* Exercise instructions: Below is a listing to write out in full, exactly as given, without its pictures.

* Stored data:
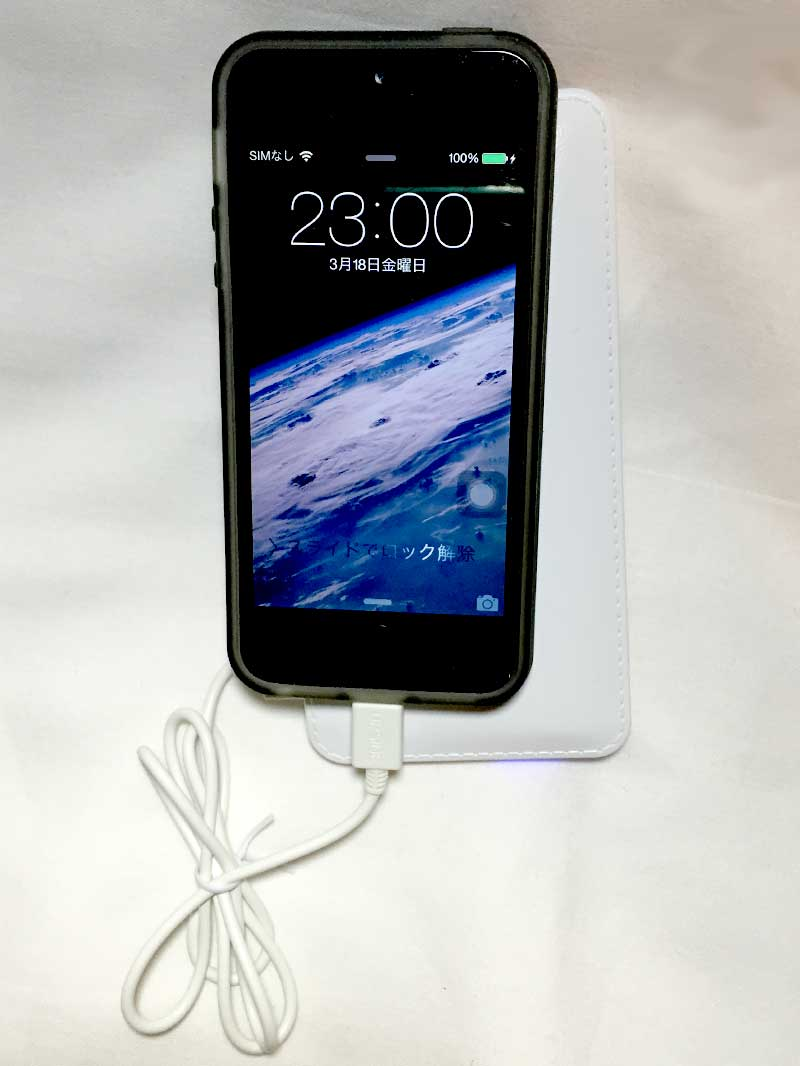 Daiso Japan iPhone6 Charging Lightning Cable - charging iPhone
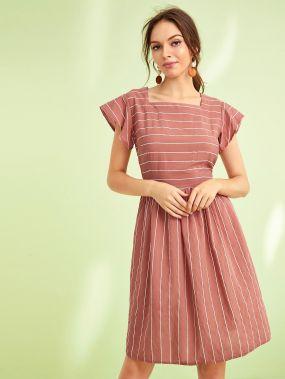 Полосатое приталенное расклешенное платье с квадрадным воротником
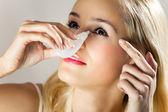 Jeune femme ruisselant des yeux à la maison — Photo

* Exercise solution:
 Daiso Japan iPhone6 Charging Lightning Cable - charging iPhone
 Полосатое приталенное расклешенное платье с квадрадным воротником
 Jeune femme ruisselant des yeux à la maison — Photo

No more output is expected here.